2012-10-11 00:01:53 | 日本

 日銀に対する金融緩和圧力は強まる一方です。

 先日発足した民主党・野田改造内閣の前原経済財政担当相は日銀に関し、今年2月の金融緩和策で示されたインフレ率1%の目標を日銀が本気で実行する気構えがあるのか注視するとの立場を強調しました。さらに現行の円高水準は行き過ぎている、とし、日銀による外債(米国債?)購入はそれを是正する有力な手段との考えを示しました。そして今月5日の日銀の金融政策決定会合に自ら出席してプレッシャーをかけています。

 近いうちに行われそうな(?)衆議院議員選挙を経てどうやら政権を奪還しそうな自民党も似たような感じです。

 先月下旬、同党総裁に選出された安倍元首相は、これまた日銀に対して一層の金融緩和を要求し、年率3%(も!)のインフレ達成を求めています(いったいどうやって?)。

 こうした動きを見てみると、どうやら民主党も自民党も、わが国経済の現時点の最大の課題を「円高」と「デフレ」ととらえているようです。これらへの対策として金融政策、つまりさらなる量的緩和を推進して外貨に対する円のベースマネーを増やすことで、円安誘導およびインフレを起こして外需の獲得とデフレ脱却を図ろうというのでしょう。

 以前から書いているように、個人的にはこのような課題の認識や対策の方向性については疑問を感じています。為替については現状程度であれば実質的に円高とはいえないし、デフレについても緩やかなもので、「デフレスパイラル」というほどの経済活動を著しく縮小させるほどの事態に日本経済は陥ってはいないと考えているからです。

 まず現在の為替レートが本当に「円高」といえるほどのレベルなのかを確認してみます。
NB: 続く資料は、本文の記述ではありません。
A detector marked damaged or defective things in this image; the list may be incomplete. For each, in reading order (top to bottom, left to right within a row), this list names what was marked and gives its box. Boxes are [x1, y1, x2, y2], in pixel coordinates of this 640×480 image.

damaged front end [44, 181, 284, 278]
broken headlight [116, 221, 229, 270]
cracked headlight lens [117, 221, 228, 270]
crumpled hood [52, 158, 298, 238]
 以前も紹介した最近の「ビッグマック指数」(7月時点)によれば、アメリカのビッグマックの価格は4.33ドル、ユーロ圏は同3.58ユーロ、そして日本は320円となっています。これを直近(10/10)の為替レート1ドル78.3円、1ユーロ101.0円で換算すると、アメリカおよびユーロ圏のビッグマックの円建て価格はそれぞれ339円、362円となり、いずれも日本の価格320円よりも高くなっています。つまり「ビッグマック指数」からみた現在の為替は円高どころかむしろ「やや円安(ドル高・ユーロ高)」といったところになります。

 もちろんさまざまな財やサービスがあるなかで、ビッグマックの価格比較だけで通貨高なのかどうかを判断するのは大ざっぱ過ぎる面はありますが、同指数や、前にも取り上げた日銀がHPで公表している「実質実効為替レート」(現在は「やや円高」といったところ)などで比較しながら見る限り、現在のレートが多くの政治家やマスコミがしばしば言うような「歴史的な」とか「超」がつくほどの円高といえる水準にはないことは明らかだと思います。

 現に最近、欧米諸国に旅行に行かれた方は、彼の地では思ったほど円高メリットを感じなかったのではないでしょうか。ビッグマックはむしろ高いくらいだし・・・。